Enter Nikola Jokic, a 20-year-old rookie, currently playing center for the Nuggets. Jokic is now showing just as much promise (if not more) as Nurkic. Jokic has averaged 14 points and 8.3 rebounds over his past four games and doesn’t look to be slowing down anytime soon. So the question is more about what you need at the moment. If you’re looking for a player you can use now, Jokic is worth a grab as long as he’s seeing 25 or more minutes of action. But, even if you only pick him up for a spot play, Jokic may hold some potential longer term value as well. That value is undoubtedly connected to Nurkic and how his return plays out.
Being in his second year, the Nuggets may see Nurkic as a higher priority than Jokic, but nothing is certain. If you find you don’t currently need any extra production in points or rebounds but have roster space, Nurkic could be a nice player to stash and see what happens. In fact, Jokic might actually be just as valuable in that same respect, so for now, either player is worth taking a look at.

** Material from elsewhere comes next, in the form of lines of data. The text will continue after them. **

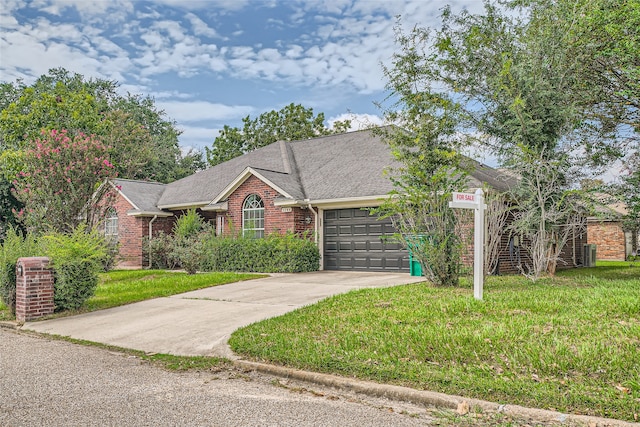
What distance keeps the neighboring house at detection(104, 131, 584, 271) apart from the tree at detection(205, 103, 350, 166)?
12.2 meters

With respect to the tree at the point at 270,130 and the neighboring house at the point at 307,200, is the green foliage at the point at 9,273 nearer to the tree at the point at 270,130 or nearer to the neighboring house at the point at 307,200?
the neighboring house at the point at 307,200

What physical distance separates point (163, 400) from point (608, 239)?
32.0 m

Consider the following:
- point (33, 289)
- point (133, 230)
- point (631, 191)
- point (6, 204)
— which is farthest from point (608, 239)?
point (6, 204)

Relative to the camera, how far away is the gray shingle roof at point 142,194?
2038 centimetres

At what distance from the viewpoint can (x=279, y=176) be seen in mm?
17859

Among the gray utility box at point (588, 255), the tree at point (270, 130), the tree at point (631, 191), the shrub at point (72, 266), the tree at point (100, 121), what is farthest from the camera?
the tree at point (270, 130)

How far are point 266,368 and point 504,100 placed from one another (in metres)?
11.6

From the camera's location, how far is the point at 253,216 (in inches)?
699

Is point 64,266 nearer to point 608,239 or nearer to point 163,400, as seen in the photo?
point 163,400

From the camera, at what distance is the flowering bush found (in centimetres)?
1241

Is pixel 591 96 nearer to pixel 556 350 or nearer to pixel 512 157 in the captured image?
pixel 512 157

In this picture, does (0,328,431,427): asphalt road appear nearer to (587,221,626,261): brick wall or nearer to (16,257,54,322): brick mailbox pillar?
(16,257,54,322): brick mailbox pillar

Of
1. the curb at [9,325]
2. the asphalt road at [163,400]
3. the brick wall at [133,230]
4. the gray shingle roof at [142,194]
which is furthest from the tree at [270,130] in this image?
the asphalt road at [163,400]

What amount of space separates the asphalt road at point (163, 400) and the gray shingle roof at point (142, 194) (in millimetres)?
14725
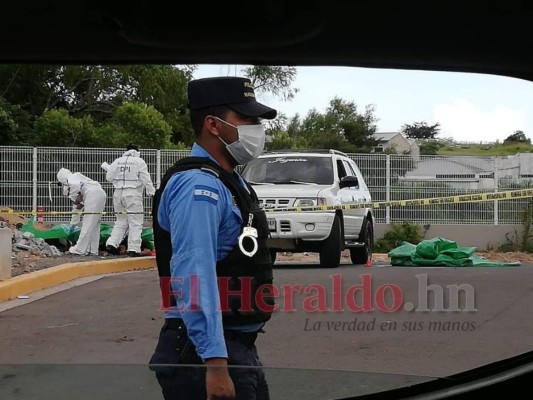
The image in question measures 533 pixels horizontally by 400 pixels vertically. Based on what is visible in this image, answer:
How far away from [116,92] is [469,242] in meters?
5.26

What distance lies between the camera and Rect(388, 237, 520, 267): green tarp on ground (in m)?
6.95

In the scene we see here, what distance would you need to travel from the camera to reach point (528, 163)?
117 inches

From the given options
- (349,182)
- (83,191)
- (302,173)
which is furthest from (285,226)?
(83,191)

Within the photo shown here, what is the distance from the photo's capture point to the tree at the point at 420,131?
2275 millimetres

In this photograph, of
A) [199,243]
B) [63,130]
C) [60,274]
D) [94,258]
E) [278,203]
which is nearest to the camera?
[199,243]

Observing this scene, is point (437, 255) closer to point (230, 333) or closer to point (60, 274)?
point (60, 274)

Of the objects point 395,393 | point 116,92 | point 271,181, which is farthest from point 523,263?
point 116,92

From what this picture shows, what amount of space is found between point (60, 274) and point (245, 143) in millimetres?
6975

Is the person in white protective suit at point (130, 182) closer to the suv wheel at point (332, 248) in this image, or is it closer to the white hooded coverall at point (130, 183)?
the white hooded coverall at point (130, 183)

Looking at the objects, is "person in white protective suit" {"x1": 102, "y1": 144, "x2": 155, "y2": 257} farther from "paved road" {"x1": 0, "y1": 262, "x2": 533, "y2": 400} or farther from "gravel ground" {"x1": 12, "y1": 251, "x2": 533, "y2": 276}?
"gravel ground" {"x1": 12, "y1": 251, "x2": 533, "y2": 276}

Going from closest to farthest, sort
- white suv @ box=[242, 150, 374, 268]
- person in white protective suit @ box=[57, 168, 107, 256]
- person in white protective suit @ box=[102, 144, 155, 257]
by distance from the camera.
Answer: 1. person in white protective suit @ box=[102, 144, 155, 257]
2. person in white protective suit @ box=[57, 168, 107, 256]
3. white suv @ box=[242, 150, 374, 268]

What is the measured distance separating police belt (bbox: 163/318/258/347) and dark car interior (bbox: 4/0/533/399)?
365 millimetres

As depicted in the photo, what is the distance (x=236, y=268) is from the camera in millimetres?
2113

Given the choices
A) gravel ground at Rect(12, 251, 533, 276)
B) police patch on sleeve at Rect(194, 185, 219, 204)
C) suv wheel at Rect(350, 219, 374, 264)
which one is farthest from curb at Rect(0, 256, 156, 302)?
police patch on sleeve at Rect(194, 185, 219, 204)
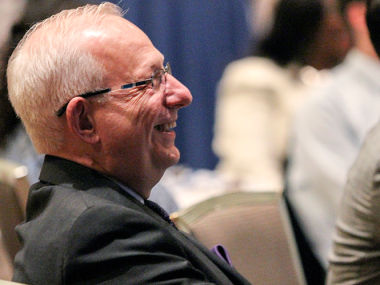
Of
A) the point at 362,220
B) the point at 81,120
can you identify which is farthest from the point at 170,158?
the point at 362,220

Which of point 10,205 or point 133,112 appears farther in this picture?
point 10,205

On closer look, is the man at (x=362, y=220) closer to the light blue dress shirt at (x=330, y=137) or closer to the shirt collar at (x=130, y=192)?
the shirt collar at (x=130, y=192)

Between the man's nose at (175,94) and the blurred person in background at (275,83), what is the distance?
75.3 inches

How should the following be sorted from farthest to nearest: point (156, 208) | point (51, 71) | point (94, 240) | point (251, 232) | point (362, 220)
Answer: point (251, 232) → point (362, 220) → point (156, 208) → point (51, 71) → point (94, 240)

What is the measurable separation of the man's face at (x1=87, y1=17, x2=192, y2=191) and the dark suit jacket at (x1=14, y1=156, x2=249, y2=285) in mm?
54

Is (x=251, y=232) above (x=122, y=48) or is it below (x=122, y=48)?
below

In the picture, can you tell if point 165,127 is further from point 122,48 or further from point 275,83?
point 275,83

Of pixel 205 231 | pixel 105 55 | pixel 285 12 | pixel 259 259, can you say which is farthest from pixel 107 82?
pixel 285 12

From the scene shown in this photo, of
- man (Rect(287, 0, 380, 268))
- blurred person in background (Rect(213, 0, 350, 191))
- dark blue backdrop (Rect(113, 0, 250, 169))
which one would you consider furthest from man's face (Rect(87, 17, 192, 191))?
dark blue backdrop (Rect(113, 0, 250, 169))

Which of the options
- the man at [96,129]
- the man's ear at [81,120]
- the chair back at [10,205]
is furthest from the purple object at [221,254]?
the chair back at [10,205]

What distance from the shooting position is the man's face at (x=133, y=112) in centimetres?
138

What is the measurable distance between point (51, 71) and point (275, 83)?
2242mm

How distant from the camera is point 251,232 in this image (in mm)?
1974

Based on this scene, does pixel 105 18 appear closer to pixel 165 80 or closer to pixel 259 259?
pixel 165 80
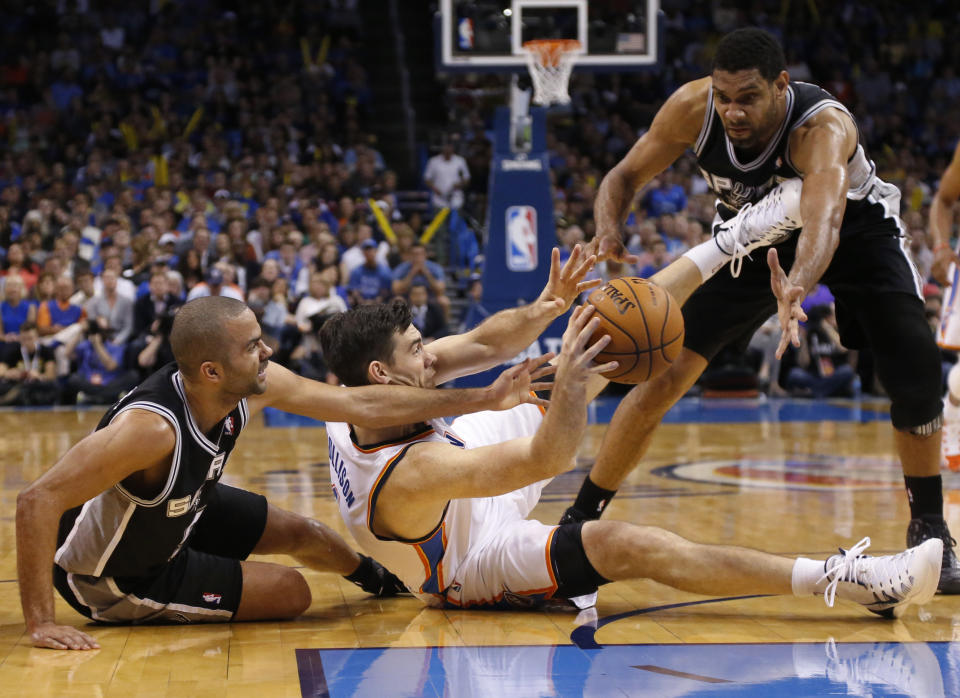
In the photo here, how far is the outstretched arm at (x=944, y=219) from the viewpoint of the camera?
593cm

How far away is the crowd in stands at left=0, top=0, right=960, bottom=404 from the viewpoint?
12562 millimetres

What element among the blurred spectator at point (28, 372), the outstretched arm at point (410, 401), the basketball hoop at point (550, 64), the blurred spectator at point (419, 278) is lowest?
the blurred spectator at point (28, 372)

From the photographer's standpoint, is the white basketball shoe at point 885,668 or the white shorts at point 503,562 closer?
the white basketball shoe at point 885,668

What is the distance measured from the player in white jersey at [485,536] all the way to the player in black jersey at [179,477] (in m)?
0.18

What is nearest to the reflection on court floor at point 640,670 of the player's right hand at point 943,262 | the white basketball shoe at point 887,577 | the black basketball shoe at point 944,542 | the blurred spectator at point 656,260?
the white basketball shoe at point 887,577

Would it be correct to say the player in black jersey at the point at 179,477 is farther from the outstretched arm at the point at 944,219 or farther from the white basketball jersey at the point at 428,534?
the outstretched arm at the point at 944,219

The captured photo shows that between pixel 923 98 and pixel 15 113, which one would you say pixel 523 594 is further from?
pixel 923 98

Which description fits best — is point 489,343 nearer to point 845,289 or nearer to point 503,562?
point 503,562

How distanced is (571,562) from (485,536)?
33 centimetres

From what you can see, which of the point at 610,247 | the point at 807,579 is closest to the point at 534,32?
the point at 610,247

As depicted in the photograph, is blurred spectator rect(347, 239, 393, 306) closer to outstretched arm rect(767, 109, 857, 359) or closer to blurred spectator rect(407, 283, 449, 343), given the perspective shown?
blurred spectator rect(407, 283, 449, 343)

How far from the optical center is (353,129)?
18172mm

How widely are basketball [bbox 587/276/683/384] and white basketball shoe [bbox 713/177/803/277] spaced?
2.27ft

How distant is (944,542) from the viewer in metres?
4.46
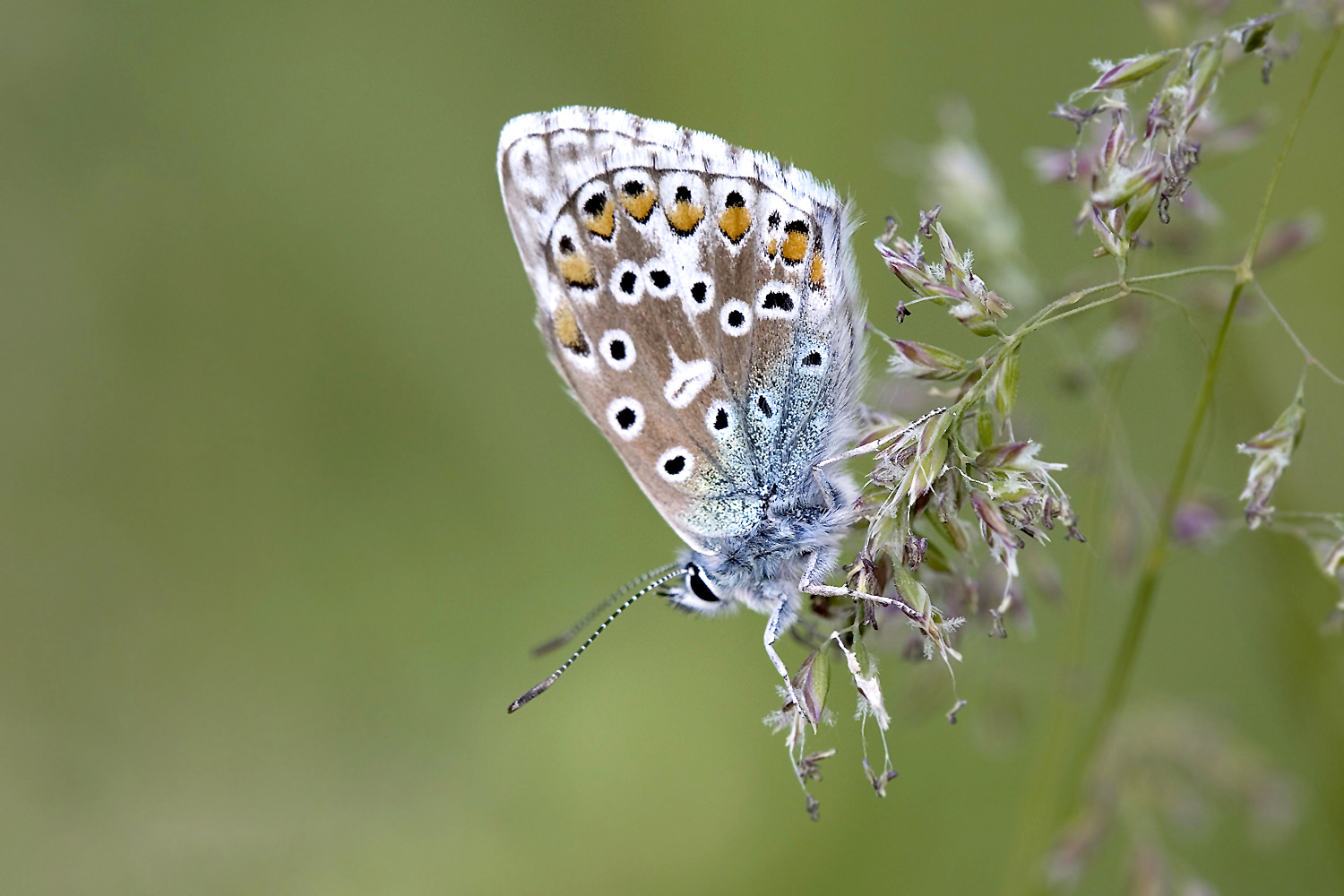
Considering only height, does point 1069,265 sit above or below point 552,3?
below

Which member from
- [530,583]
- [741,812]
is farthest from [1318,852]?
[530,583]

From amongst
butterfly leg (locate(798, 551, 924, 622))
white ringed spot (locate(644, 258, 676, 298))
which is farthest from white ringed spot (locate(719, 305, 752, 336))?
butterfly leg (locate(798, 551, 924, 622))

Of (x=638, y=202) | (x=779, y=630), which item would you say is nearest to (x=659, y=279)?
(x=638, y=202)

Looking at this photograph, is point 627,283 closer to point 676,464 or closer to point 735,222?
point 735,222

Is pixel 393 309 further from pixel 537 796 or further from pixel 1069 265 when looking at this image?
pixel 1069 265

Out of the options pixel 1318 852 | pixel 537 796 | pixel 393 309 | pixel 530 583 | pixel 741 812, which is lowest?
pixel 1318 852

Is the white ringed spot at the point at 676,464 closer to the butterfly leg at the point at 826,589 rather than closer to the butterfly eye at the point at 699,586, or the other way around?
the butterfly eye at the point at 699,586
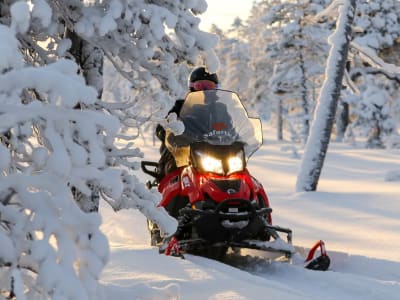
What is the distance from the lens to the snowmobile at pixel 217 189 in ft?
18.0

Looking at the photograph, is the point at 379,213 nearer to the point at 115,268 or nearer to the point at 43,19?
the point at 115,268

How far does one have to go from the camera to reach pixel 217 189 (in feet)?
18.4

If, when Nurkic returns, one of the two is able to emerge over the other as the definite starter, he could eventually become valuable enough to be a must-own in all leagues.
So, as a recap, it’s Jokic with immediate low-end value in points and rebounds and potentially much more if he can hold onto enough playing time, and Nurkic with more definite potential but no immediate value until he returns and gets back to being near 100 percent.